Exercise inputs –
⟨
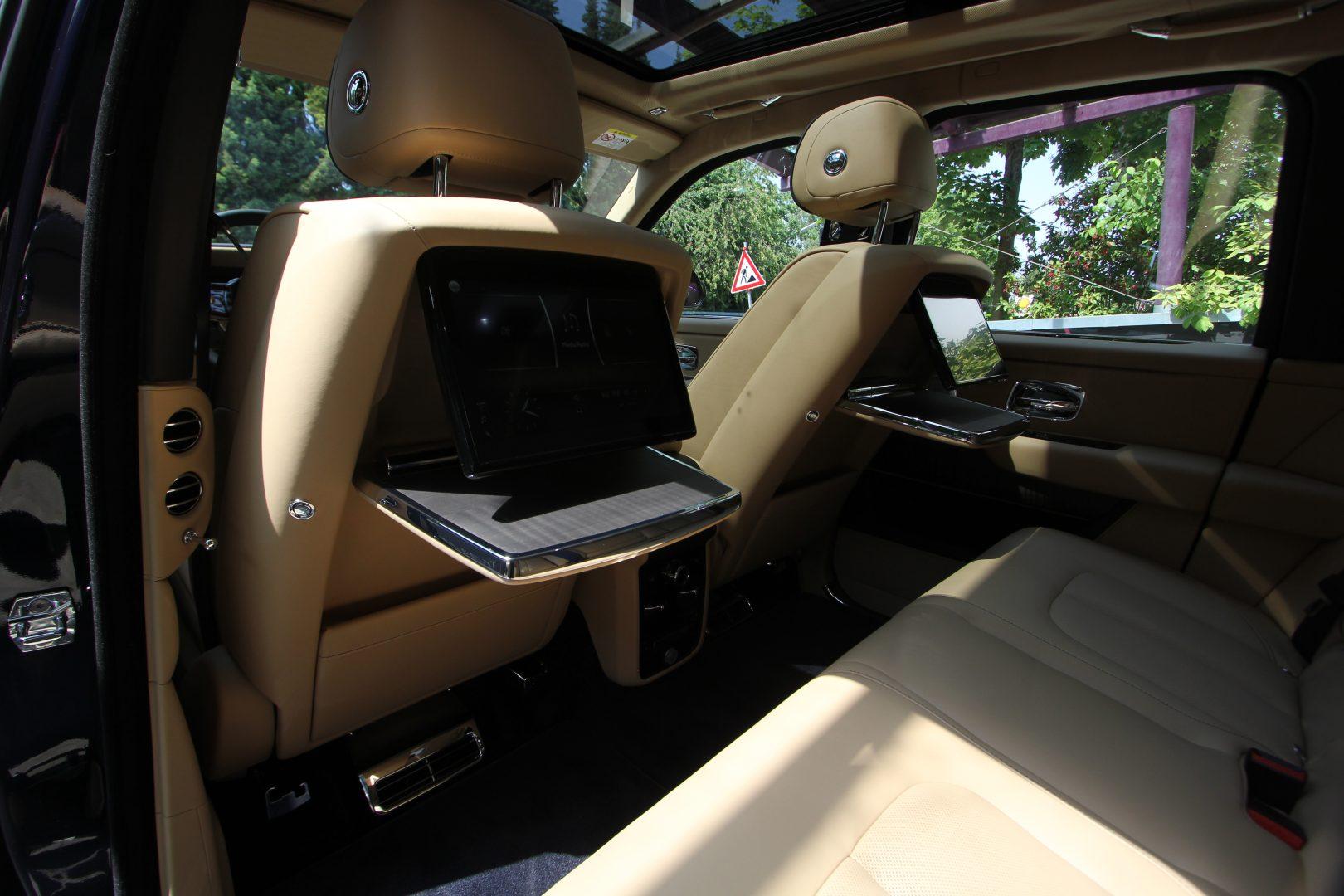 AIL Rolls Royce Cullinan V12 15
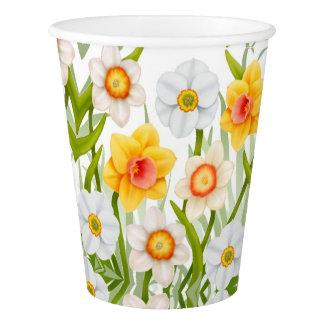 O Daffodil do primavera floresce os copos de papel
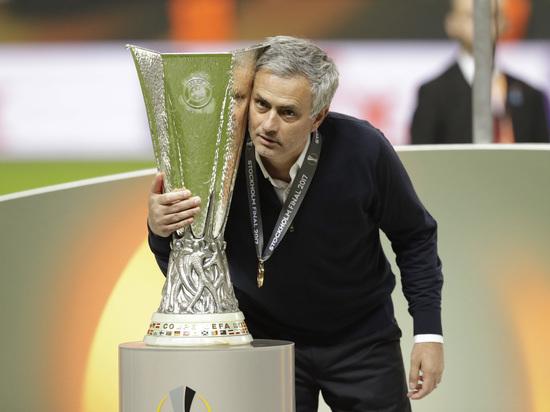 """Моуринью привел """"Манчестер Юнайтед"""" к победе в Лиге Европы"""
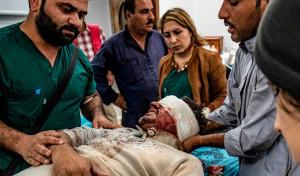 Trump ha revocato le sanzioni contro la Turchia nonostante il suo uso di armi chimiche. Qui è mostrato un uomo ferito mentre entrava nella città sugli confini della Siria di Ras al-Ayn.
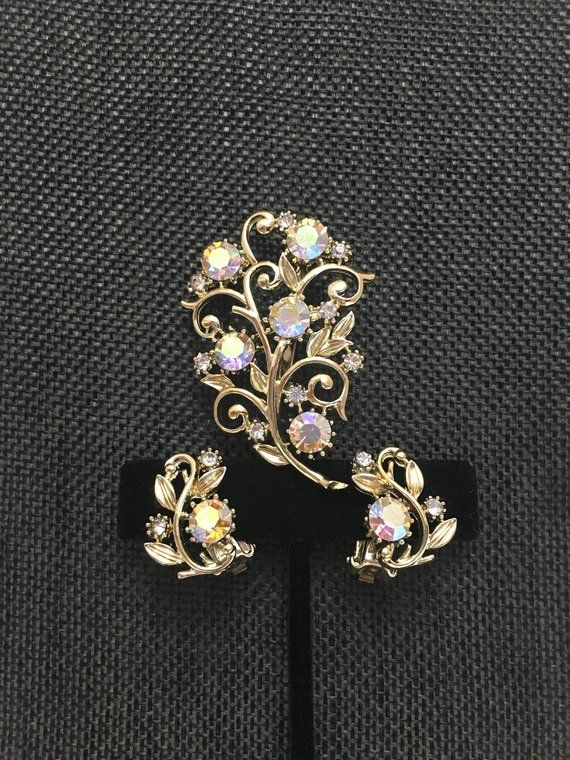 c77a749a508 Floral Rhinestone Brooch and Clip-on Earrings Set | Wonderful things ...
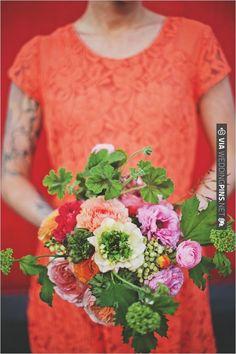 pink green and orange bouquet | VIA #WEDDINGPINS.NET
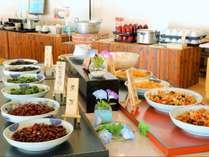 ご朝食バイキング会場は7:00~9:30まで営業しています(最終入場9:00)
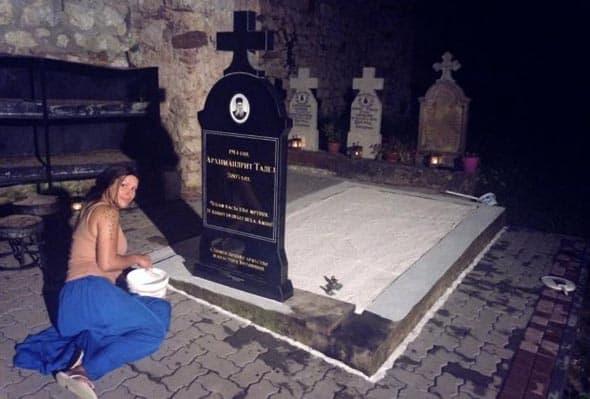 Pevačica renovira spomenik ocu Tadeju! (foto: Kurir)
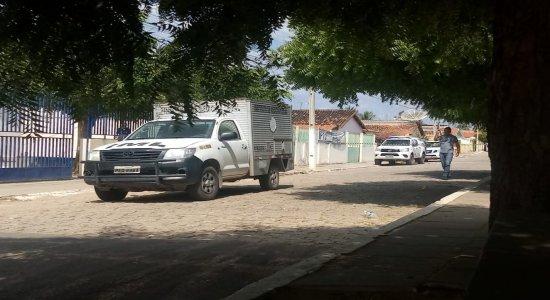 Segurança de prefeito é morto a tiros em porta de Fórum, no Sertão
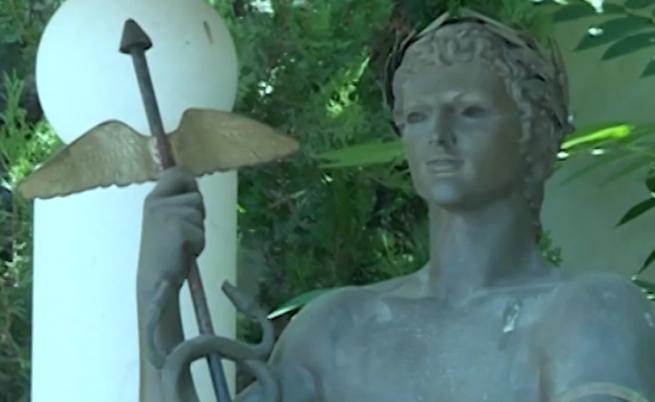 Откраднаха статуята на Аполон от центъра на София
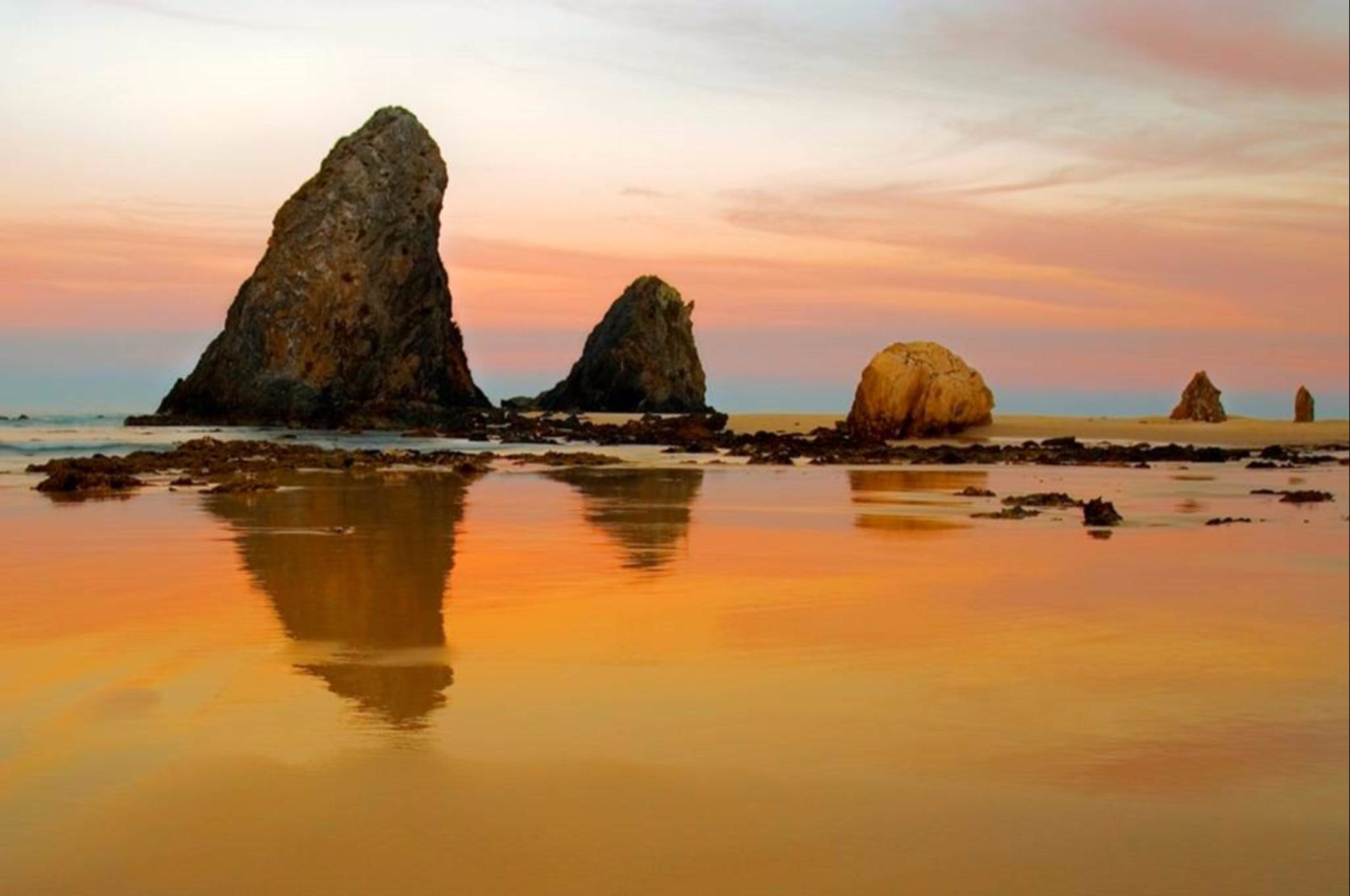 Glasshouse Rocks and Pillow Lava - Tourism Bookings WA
⟩
⟨
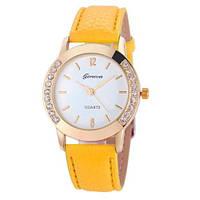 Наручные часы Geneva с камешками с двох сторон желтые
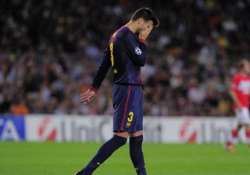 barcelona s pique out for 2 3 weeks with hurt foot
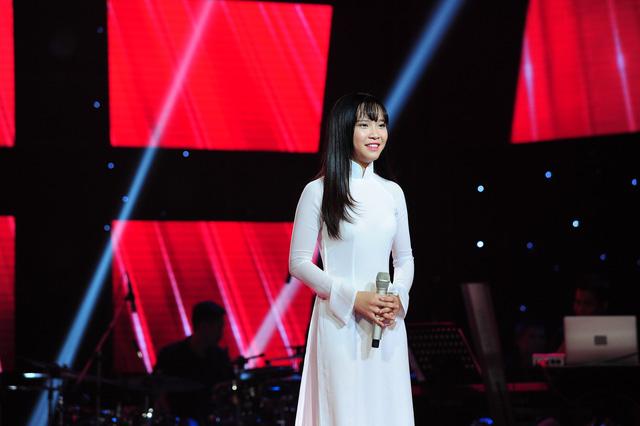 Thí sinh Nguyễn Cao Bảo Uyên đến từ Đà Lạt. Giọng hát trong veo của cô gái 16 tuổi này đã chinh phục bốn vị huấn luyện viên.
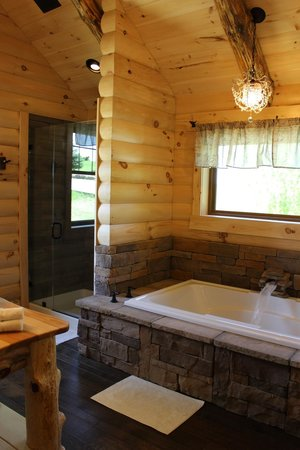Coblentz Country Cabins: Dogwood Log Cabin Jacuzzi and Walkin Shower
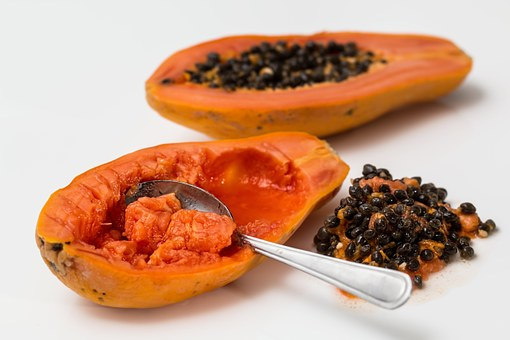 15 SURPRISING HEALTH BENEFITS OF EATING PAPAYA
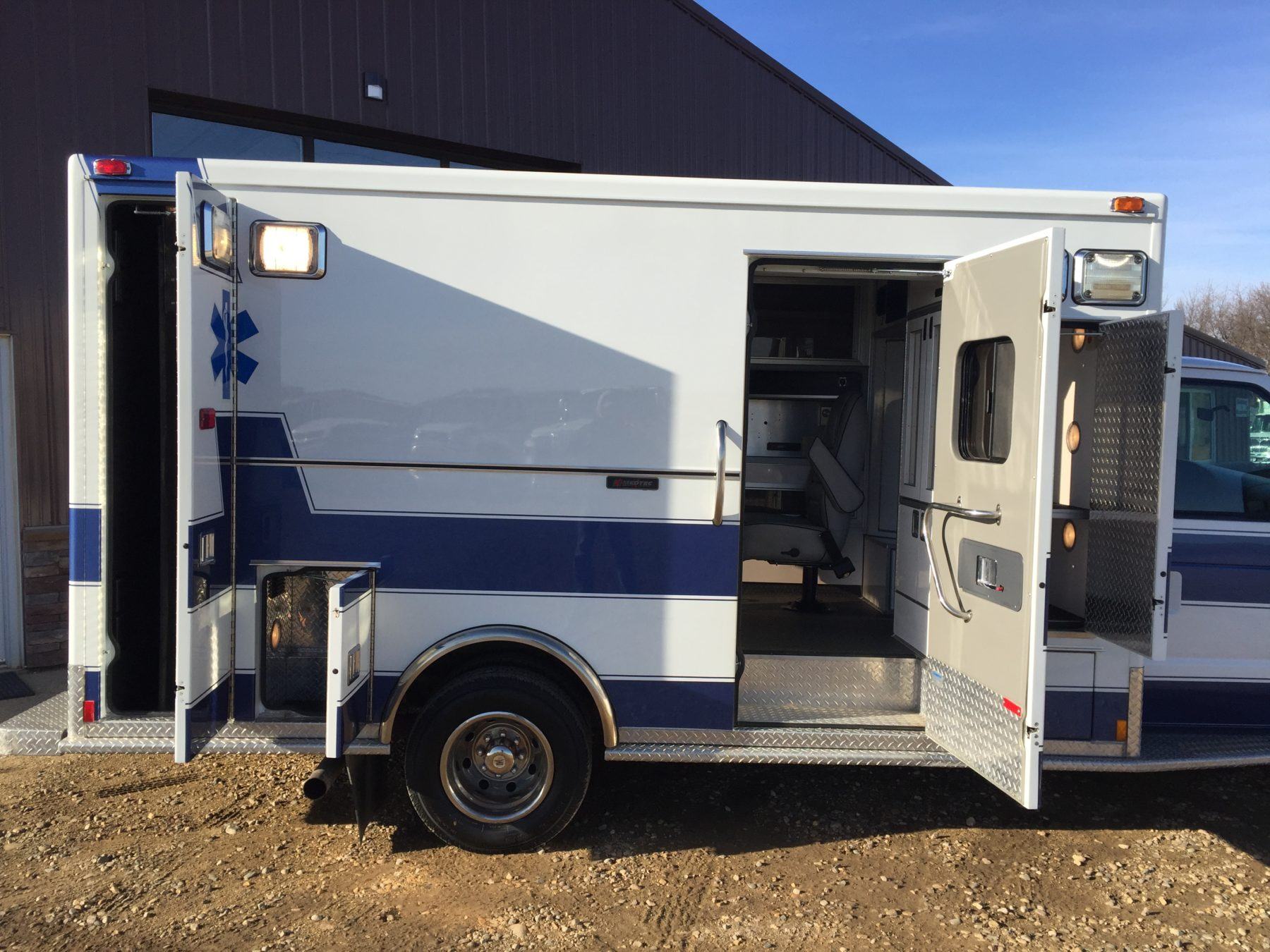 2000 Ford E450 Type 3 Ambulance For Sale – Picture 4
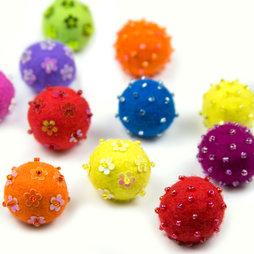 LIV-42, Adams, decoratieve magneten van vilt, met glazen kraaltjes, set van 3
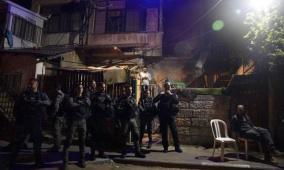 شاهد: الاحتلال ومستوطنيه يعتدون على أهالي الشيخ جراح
⟩
⟨
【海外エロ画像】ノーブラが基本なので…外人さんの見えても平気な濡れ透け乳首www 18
⟩
The task – Extract from the material above the stretch running from the line containing "O Daffodil do" through the line containing "Glasshouse Rocks and". Keep the text exact and the pictures out.

Response to the exercise –
 O Daffodil do primavera floresce os copos de papel
 """Моуринью привел """"Манчестер Юнайтед"""" к победе в Лиге Европы"""
 Trump ha revocato le sanzioni contro la Turchia nonostante il suo uso di armi chimiche. Qui è mostrato un uomo ferito mentre entrava nella città sugli confini della Siria di Ras al-Ayn.
 c77a749a508 Floral Rhinestone Brooch and Clip-on Earrings Set | Wonderful things ...
 pink green and orange bouquet | VIA #WEDDINGPINS.NET
 ご朝食バイキング会場は7:00~9:30まで営業しています(最終入場9:00)
 Pevačica renovira spomenik ocu Tadeju! (foto: Kurir)
 Segurança de prefeito é morto a tiros em porta de Fórum, no Sertão
 Откраднаха статуята на Аполон от центъра на София
 Glasshouse Rocks and Pillow Lava - Tourism Bookings WA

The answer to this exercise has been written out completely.